The species with the highest ability to create fodder of Dactylis glomerata significantly decreased fodder
production and formation of above-ground shoots due to reduced precipitation in meadow utilization. A
simile trend was also observed in the utilization in Festuca pratensis. The lowest reduction in production
due to drought appeared in Lolium perenne.
Key Words: Drought, Dactylis, Festuca, Lolium
In recent years, the increasingly frequent topic is climate change. This change (rising
temperatures, lengthening of the growing season, increasing evaporation) significantly affects
agricultural production in traditional production areas of Central Europe, as illustrated by example better
results in growing of corn on its northern or upper height limit. Changes in the amounts and timing of
rainfall events will probably affect ecosystem processes, including those that control carbon (C) cycling
and storage. In relation to the ongoing global warming, it is desirable to test resistance
of grass species to a lack of moisture. Seasonal variation in precipitation and temperature are important
controls of soil and plant processes in grasslands (Fiala et al. 2012).
Many species respond to drought by maintaining high water potential by reducing water losses or
better adsorption. Limitation of water losses can be reduced in the development of water stress
by rolling the leaves or fast closing stomata. The plants, however, not only reduce transpiration, but also
reduce photosynthesis and thus growth and development (Xu et al. 2006). Interaction of drought stress
with high temperature has a greater effect than the damaging effects of each stressor separately. There
is a loss of water by transpiration required for cooling and thus faster drying (Jiang, Huang 2001).
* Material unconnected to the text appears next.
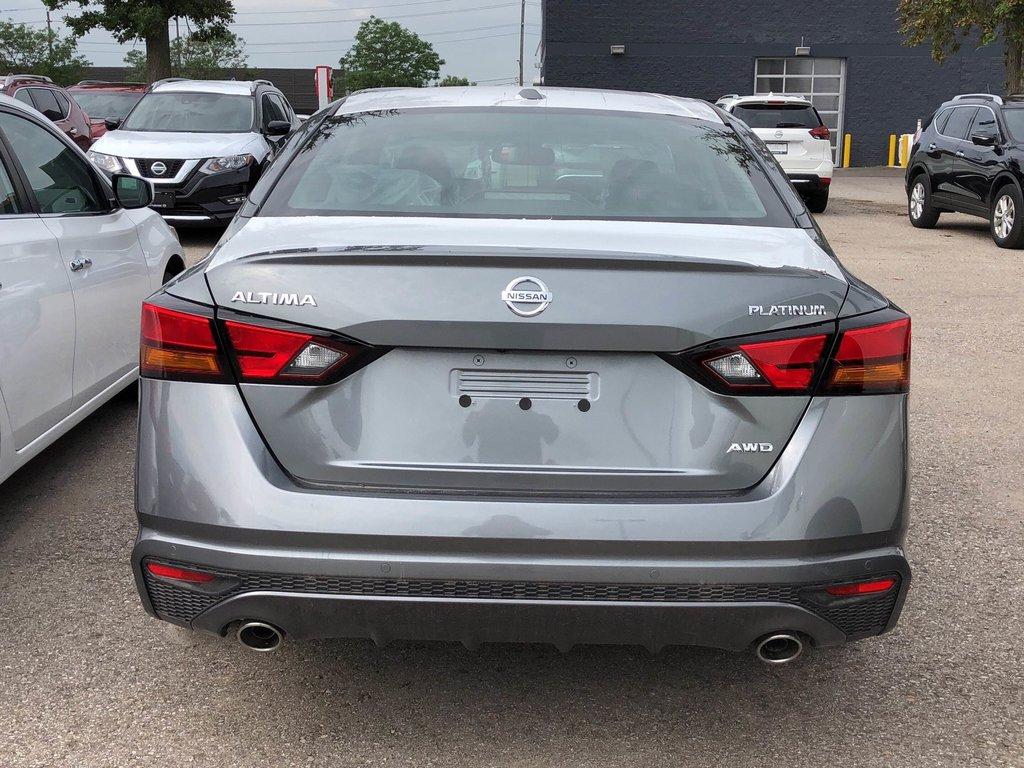 2019 Nissan Altima Sedan 2.5 Platinum CVT in Mississauga, Ontario - 4 - w1024h768px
Almost a third of the fresh water that is consumed in Europe is used in agriculture, mostly
for irrigation (Flörkea, Alfami 2004).
A high water demand for creation of grass production is found in Novak (2008). The range
of transpiration coefficient of 600–800 l of water for production of 1 kg of dry matter of foyer points to
the differences between grass species. Rychnovska (1993) gives the daily maximum of transpiration in
production grasses (cock’s-foot, meadow fescue, timothy-grass) at the level of 10–30 mg· g−l of dry
matter per minute, and in case of grasses of hygrophyte character up to 60 mg· g−l of dry matter per
minute. On hot days, high evaporation causes a so-called saturation water deficit in grassland amounting
to ca. 20% of the water needs even if there is sufficient moisture in the soil.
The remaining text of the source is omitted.